GIVEN INSTRUCTION
Copy all of the data below word for word, keeping every line in its original order.

SUPPLIED RECORDS
════════════════
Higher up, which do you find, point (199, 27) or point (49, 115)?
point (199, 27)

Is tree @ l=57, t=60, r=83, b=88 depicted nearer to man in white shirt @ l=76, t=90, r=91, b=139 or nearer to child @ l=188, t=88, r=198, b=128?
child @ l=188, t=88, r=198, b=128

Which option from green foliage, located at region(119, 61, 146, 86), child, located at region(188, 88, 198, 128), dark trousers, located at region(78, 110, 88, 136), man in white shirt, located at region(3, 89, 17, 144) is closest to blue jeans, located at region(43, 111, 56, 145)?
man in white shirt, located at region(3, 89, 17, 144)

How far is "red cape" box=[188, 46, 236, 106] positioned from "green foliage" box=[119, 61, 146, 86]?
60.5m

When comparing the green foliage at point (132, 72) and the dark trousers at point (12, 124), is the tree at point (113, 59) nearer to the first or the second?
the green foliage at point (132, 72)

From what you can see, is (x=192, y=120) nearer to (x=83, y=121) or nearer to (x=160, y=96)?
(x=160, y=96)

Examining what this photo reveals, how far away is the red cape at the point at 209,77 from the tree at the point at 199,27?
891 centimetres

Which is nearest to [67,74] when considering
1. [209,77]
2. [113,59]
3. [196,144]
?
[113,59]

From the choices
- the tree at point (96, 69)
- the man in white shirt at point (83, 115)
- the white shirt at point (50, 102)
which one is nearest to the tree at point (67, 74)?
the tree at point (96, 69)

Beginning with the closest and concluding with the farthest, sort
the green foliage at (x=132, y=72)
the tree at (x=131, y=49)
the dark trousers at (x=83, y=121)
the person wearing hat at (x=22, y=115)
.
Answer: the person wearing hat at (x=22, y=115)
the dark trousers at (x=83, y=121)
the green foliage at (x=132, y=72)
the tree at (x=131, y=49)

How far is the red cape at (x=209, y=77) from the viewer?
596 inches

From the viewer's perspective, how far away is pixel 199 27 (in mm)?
════════════════
PROBLEM SOLUTION
Higher up, which do you find, point (199, 27) or point (49, 115)?
point (199, 27)

Is tree @ l=57, t=60, r=83, b=88 depicted nearer to man in white shirt @ l=76, t=90, r=91, b=139 or nearer to child @ l=188, t=88, r=198, b=128?
child @ l=188, t=88, r=198, b=128

Which option from green foliage, located at region(119, 61, 146, 86), child, located at region(188, 88, 198, 128), dark trousers, located at region(78, 110, 88, 136), man in white shirt, located at region(3, 89, 17, 144) is closest to blue jeans, located at region(43, 111, 56, 145)?
man in white shirt, located at region(3, 89, 17, 144)

How far is "red cape" box=[188, 46, 236, 106] positioned from "green foliage" box=[119, 61, 146, 86]?
60.5m

When comparing the green foliage at point (132, 72) and the dark trousers at point (12, 124), is the tree at point (113, 59) nearer to the first or the second?
the green foliage at point (132, 72)

From what you can see, is (x=192, y=120) nearer to (x=83, y=121) or nearer to (x=160, y=96)?
(x=160, y=96)

Examining what this photo reveals, how far away is the red cape at the point at 209,77 from the tree at the point at 199,27?
891 centimetres

Which is nearest to [67,74] when considering
1. [209,77]
2. [113,59]
3. [196,144]
?
[113,59]

From the choices
- the tree at point (96, 69)
- the man in white shirt at point (83, 115)
- the white shirt at point (50, 102)
which one is nearest to the tree at point (67, 74)?
the tree at point (96, 69)

Beginning with the closest and concluding with the farthest, sort
the green foliage at (x=132, y=72)
the tree at (x=131, y=49)
the dark trousers at (x=83, y=121)
the person wearing hat at (x=22, y=115)
.
Answer: the person wearing hat at (x=22, y=115)
the dark trousers at (x=83, y=121)
the green foliage at (x=132, y=72)
the tree at (x=131, y=49)

How far is the red cape at (x=209, y=77) from the viewer?
596 inches

From the viewer's perspective, how far away is pixel 199 27 (in mm)?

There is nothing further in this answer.